__TO DO__:
Continue the passage below about Floral Park Cemetery, picking up right after its last sentence.

(SELECTED TEXT)

Jewish cemetery in South Brunswick, Middlesex County, New Jersey

Floral Park Cemetery is a Jewish cemetery in South Brunswick, New Jersey, where many prominent Hassidic Rabbis are buried, including Rabbi Shlomo Halberstam and Rabbi Naftali Halberstam of Bobov, Rabbi Hershele Horowitz of Spinka, Rabbi Yechezkel Shraga Mertz, Rabbi Avigdor of Tchenstchoiv, Rabbi Pinchos Shalom Rottenberg and his son Rabbi Menachem Yisroel Rottenberg of the Kosson, Rabbi Menachem Shlomo Taub of Kaliv, Rabbi Shalom Krausz Udvary Rov. Rabbi Moses Josef Rubin of Cimpulung and Rabbi Yitzchok Issac Langner the Stretiner Rebbe of New York City.

(End SELECTED TEXT)
(SUPPLIED INFORMATION)

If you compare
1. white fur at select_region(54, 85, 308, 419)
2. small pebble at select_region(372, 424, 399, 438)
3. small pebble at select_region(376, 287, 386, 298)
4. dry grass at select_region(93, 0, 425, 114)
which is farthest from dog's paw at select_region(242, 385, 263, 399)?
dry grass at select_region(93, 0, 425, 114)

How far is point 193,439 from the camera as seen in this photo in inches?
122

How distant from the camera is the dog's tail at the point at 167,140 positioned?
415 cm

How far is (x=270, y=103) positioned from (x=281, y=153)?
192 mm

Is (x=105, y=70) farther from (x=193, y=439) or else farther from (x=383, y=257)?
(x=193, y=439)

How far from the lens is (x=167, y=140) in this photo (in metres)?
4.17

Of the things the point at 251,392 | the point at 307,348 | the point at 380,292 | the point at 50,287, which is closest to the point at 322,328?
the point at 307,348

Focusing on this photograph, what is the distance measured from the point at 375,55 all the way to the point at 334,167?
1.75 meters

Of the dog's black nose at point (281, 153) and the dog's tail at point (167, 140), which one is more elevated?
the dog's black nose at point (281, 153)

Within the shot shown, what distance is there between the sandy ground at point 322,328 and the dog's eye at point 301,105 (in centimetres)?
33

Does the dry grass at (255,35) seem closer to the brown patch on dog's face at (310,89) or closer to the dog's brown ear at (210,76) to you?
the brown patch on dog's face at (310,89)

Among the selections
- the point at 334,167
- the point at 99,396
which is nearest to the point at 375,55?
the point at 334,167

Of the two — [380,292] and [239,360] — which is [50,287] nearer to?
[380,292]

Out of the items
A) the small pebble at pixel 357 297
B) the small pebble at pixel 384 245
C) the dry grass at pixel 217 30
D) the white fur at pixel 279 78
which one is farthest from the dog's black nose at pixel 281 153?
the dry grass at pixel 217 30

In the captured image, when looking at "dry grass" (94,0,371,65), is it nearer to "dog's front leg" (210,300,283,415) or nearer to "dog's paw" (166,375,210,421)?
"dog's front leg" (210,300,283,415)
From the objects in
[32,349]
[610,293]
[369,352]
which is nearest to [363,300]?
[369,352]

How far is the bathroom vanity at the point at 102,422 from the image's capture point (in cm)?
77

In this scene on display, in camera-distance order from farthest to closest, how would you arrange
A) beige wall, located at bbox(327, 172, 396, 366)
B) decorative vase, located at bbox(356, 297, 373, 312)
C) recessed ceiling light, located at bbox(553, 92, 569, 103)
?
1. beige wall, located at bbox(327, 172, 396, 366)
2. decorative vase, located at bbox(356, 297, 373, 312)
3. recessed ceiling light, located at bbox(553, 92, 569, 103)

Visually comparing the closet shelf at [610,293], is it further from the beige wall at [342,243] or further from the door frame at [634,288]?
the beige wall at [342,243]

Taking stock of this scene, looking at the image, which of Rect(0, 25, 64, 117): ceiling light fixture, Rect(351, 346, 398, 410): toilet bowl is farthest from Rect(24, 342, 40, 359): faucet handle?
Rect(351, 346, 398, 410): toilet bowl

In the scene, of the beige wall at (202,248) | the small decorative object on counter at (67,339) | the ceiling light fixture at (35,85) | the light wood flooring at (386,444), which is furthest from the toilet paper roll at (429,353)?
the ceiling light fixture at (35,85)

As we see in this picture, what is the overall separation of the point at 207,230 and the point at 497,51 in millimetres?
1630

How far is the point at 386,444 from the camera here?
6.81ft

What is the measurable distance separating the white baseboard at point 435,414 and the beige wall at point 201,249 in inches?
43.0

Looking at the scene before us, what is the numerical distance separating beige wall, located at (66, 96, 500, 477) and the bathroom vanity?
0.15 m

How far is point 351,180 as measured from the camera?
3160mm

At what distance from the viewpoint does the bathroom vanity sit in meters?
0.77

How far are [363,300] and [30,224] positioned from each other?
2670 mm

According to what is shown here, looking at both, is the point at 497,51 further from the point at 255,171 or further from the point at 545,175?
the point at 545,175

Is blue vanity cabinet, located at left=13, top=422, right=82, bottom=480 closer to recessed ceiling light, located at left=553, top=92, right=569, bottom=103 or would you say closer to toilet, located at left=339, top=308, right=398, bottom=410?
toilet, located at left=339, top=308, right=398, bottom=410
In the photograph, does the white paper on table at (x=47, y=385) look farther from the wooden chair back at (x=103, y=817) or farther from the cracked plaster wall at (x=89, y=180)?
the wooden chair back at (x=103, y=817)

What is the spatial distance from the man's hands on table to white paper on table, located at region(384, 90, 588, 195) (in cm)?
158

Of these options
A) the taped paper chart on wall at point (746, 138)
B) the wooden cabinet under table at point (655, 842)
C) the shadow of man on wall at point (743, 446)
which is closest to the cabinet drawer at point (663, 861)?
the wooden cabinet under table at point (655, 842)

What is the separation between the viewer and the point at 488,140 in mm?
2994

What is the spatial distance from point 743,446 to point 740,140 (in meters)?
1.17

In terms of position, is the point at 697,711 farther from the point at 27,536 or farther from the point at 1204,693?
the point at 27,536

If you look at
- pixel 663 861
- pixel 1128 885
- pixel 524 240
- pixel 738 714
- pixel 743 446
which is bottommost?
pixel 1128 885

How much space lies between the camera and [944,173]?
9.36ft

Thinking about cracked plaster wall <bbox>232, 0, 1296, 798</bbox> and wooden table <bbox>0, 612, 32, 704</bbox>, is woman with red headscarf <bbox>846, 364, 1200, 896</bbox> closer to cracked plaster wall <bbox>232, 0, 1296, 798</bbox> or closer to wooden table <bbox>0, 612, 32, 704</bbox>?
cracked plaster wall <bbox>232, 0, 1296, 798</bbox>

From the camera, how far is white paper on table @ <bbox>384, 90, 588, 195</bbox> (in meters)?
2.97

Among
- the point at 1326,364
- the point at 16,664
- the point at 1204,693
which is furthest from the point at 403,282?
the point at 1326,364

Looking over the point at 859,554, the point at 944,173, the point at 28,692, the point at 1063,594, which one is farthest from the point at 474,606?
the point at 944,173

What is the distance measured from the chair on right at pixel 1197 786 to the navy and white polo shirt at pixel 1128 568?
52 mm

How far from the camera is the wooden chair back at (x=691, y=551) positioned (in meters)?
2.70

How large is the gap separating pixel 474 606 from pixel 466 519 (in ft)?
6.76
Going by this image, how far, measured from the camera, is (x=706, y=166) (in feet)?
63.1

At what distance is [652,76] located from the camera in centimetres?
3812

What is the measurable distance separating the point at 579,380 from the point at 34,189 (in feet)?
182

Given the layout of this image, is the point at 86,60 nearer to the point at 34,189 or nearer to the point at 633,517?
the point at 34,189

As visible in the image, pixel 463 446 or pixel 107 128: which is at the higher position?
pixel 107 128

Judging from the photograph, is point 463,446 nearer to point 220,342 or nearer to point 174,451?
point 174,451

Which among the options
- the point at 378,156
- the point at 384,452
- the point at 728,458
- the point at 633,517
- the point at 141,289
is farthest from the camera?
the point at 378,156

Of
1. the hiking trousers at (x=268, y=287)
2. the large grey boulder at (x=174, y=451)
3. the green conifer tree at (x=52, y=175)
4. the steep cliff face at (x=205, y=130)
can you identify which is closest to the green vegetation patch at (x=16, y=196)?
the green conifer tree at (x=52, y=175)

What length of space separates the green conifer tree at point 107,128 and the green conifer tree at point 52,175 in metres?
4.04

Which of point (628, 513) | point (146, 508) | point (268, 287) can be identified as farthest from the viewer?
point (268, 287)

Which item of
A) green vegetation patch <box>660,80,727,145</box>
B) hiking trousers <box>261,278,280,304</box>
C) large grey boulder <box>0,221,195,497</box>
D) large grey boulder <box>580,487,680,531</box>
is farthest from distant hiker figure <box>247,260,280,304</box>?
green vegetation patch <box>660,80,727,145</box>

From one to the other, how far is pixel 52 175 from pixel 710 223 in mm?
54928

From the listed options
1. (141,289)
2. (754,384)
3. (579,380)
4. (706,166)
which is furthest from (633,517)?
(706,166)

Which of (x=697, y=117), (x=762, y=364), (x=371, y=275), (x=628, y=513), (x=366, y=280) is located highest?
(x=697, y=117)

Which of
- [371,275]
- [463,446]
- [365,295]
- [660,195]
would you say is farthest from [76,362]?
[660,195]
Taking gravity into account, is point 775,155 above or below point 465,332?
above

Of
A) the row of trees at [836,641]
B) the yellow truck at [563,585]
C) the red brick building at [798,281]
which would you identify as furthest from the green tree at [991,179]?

(End SUPPLIED INFORMATION)

__YOUR RESPONSE__:
The cemetery contains many holocaust survivors including Yecheskel (Chaskel) Steuer, Meir (Max) Miller, Gisella (Roth) Green, Irving (Israel) Green, Ruchma Lesser & sister Rivka Gutter, Beatrice Roth, Jerry Hans, and many others from countries such as Poland, Hungary and Germany. One of the many societies represented is the first Wodzislaw Society. This was a society of holocaust survivors from Poland. Wodzislaw was one of many small villages in Poland. The society met once a month in New York City.

Across the street from the Floral Park Cemetery is the Washington Cemetery. Washington Cemetery is a separate cemetery from the Floral Park Cemetery, but both are under the same management. Many of the prominent Rabbis said to be buried in Floral Park Cemetery are actually buried in Washington Cemetery.